[Stored records]
'''
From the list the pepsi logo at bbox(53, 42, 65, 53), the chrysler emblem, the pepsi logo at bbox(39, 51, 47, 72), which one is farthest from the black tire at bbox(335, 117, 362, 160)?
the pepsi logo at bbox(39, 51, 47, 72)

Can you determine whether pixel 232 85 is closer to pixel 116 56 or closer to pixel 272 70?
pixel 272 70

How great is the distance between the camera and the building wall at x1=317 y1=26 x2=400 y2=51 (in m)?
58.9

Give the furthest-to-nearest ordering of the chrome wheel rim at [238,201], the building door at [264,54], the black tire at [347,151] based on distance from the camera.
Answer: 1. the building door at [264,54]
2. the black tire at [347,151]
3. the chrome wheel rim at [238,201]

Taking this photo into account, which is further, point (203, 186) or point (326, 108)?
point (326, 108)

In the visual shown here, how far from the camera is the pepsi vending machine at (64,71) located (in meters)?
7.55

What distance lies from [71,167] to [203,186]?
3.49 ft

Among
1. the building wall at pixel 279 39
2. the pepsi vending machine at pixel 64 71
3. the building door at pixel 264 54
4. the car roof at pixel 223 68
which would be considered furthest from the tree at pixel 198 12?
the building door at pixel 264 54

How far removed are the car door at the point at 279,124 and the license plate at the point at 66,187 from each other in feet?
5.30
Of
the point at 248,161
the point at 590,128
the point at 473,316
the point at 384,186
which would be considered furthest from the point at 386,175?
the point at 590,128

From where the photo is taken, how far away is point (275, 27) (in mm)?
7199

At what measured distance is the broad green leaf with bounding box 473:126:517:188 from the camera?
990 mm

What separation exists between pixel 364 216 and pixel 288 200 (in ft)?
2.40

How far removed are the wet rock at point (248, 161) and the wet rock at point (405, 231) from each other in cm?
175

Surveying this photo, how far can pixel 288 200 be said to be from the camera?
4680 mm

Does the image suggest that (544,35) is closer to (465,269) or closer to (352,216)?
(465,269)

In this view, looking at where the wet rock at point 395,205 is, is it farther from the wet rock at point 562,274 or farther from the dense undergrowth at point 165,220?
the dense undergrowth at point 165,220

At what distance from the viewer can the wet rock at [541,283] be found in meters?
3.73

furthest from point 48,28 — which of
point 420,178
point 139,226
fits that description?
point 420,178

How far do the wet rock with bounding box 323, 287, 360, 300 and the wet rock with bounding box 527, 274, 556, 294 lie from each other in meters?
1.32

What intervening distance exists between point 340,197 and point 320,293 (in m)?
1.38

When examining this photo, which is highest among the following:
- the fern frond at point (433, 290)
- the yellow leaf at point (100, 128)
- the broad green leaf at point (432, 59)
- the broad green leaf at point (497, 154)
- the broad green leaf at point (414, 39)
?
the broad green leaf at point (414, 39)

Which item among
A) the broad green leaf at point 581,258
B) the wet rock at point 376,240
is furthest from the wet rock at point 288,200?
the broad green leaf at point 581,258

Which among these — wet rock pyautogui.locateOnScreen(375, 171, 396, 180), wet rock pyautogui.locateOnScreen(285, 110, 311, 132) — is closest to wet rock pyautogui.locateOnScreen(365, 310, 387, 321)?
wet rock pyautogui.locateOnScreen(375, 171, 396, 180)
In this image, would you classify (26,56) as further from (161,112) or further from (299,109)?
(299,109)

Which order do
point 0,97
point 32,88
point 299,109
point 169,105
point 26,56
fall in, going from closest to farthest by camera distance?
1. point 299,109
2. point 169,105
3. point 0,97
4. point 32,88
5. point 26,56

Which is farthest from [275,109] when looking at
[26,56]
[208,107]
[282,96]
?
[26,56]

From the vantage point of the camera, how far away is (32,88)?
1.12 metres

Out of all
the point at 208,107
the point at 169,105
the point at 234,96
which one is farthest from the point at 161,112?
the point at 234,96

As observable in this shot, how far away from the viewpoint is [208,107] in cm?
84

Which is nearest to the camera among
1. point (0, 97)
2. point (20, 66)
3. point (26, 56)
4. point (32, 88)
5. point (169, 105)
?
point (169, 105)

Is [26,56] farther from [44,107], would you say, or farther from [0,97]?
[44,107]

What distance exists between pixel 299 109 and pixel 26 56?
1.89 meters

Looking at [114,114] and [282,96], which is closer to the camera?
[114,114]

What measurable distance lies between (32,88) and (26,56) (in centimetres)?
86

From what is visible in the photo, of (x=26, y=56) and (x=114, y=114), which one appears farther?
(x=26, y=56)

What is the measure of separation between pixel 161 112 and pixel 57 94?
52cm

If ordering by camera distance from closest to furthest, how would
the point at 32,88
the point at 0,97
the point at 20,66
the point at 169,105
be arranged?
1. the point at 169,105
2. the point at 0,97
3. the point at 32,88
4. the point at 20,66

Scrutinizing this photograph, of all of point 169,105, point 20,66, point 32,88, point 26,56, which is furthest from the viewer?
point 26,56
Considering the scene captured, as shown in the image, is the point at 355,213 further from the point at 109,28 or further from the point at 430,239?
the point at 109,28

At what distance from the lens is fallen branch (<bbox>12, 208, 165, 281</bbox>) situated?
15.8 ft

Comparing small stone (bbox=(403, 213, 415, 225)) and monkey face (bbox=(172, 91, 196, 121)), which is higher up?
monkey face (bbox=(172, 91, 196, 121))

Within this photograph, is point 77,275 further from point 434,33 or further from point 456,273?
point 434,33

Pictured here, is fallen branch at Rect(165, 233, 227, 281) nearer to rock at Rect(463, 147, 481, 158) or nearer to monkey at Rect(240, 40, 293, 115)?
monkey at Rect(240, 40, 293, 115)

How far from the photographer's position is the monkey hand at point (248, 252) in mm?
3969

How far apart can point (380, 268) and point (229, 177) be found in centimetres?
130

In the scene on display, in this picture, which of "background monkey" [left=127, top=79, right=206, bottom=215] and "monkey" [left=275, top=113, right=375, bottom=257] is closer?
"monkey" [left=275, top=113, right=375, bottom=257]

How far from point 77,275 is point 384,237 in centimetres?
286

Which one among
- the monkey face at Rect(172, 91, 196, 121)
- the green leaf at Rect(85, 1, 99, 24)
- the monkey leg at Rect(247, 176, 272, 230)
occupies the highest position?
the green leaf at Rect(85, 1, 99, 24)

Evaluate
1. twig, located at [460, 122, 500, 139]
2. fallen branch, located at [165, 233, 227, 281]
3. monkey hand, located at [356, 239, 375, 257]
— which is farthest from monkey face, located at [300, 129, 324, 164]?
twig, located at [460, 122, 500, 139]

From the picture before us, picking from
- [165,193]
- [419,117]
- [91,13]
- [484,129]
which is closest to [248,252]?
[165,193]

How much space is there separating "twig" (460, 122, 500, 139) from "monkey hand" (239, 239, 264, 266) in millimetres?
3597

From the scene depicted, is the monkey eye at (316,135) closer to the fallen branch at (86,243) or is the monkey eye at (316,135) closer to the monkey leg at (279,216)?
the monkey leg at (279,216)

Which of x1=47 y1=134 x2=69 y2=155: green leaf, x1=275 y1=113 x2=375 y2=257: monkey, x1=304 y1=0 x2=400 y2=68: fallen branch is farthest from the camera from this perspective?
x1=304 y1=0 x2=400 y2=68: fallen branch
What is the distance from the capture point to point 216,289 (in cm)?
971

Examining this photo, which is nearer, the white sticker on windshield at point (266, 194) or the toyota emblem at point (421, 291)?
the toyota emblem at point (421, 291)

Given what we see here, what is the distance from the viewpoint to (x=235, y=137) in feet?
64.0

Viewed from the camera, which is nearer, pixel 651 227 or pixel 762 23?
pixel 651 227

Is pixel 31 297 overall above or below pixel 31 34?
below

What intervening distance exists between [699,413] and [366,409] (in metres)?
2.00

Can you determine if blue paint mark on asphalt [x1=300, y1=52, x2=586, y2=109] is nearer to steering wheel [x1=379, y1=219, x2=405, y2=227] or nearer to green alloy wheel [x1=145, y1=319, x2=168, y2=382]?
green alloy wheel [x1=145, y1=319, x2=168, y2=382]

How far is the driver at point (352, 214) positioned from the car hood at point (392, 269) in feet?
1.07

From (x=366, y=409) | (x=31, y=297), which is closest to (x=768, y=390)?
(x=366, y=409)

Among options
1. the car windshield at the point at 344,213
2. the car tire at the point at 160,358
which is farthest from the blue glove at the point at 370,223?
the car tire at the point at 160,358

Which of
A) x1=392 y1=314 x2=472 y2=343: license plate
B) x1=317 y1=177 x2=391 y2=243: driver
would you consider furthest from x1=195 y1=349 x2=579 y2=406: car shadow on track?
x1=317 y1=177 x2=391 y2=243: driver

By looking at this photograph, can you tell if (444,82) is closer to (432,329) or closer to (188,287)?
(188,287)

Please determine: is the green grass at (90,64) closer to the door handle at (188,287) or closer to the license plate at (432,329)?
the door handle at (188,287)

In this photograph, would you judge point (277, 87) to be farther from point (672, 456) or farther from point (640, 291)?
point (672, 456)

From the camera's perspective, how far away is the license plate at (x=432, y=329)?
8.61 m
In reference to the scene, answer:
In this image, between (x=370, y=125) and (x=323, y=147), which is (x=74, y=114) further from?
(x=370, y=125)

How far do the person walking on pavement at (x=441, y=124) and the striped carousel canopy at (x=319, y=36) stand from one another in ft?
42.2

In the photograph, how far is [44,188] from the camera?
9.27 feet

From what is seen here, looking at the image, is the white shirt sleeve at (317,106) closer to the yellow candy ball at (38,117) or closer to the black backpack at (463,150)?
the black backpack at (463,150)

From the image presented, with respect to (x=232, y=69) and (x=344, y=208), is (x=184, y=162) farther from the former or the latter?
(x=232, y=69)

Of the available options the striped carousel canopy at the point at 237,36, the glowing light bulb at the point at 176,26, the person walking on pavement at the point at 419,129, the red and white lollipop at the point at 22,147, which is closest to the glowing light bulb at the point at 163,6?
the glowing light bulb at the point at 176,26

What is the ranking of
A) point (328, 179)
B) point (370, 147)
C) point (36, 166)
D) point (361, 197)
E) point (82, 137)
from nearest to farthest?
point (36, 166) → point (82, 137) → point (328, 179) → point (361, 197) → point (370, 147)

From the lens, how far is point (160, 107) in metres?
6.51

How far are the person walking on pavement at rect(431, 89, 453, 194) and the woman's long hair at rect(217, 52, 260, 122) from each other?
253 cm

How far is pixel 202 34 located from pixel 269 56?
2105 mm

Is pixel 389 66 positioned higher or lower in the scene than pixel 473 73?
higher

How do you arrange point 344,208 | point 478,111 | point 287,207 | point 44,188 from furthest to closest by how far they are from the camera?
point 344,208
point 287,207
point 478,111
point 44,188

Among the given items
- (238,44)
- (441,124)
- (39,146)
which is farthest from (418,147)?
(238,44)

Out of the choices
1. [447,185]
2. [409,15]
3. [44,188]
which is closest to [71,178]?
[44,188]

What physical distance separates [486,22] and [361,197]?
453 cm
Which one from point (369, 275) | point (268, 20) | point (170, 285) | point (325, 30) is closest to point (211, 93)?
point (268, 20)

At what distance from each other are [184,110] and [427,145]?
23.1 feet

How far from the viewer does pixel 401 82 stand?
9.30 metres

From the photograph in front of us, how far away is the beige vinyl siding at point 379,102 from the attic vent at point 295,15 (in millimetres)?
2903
'''
Your instructions |
Reproduce the lines from the one containing "In the photograph, how" to the end of the entries, keeping both ends and adding nothing.

Correct output |
In the photograph, how far is [44,188] from the camera?
9.27 feet

From what is seen here, looking at the image, is the white shirt sleeve at (317,106) closer to the yellow candy ball at (38,117) or closer to the black backpack at (463,150)?
the black backpack at (463,150)

From the image presented, with respect to (x=232, y=69) and (x=344, y=208), is (x=184, y=162) farther from the former or the latter?
(x=232, y=69)

Of the available options the striped carousel canopy at the point at 237,36, the glowing light bulb at the point at 176,26, the person walking on pavement at the point at 419,129, the red and white lollipop at the point at 22,147, which is closest to the glowing light bulb at the point at 163,6?
the glowing light bulb at the point at 176,26

What is the ranking of
A) point (328, 179)
B) point (370, 147)
C) point (36, 166)
D) point (361, 197)
E) point (82, 137)
from nearest to farthest?
point (36, 166) → point (82, 137) → point (328, 179) → point (361, 197) → point (370, 147)

From the lens, how far is point (160, 107) in metres?
6.51

How far are the person walking on pavement at rect(431, 89, 453, 194) and the woman's long hair at rect(217, 52, 260, 122) from each other?
253 cm

How far is pixel 202 34 located from pixel 269 56?
2105 mm

Is pixel 389 66 positioned higher or lower in the scene than pixel 473 73?
higher

How do you arrange point 344,208 | point 478,111 | point 287,207 | point 44,188 from furthest to closest by how far they are from the camera?
point 344,208
point 287,207
point 478,111
point 44,188

Among the given items
- (238,44)
- (441,124)
- (39,146)
which is farthest from (418,147)?
(238,44)

Out of the choices
1. [447,185]
2. [409,15]
3. [44,188]
which is closest to [71,178]?
[44,188]

What physical distance separates [486,22] and [361,197]?
453 cm
Which one from point (369, 275) | point (268, 20) | point (170, 285) | point (325, 30) is closest to point (211, 93)?
point (268, 20)

At what distance from each other are [184,110] and [427,145]?
23.1 feet

How far from the viewer does pixel 401 82 stand?
9.30 metres

From the photograph in front of us, how far away is the beige vinyl siding at point 379,102 from the attic vent at point 295,15 (in millimetres)?
2903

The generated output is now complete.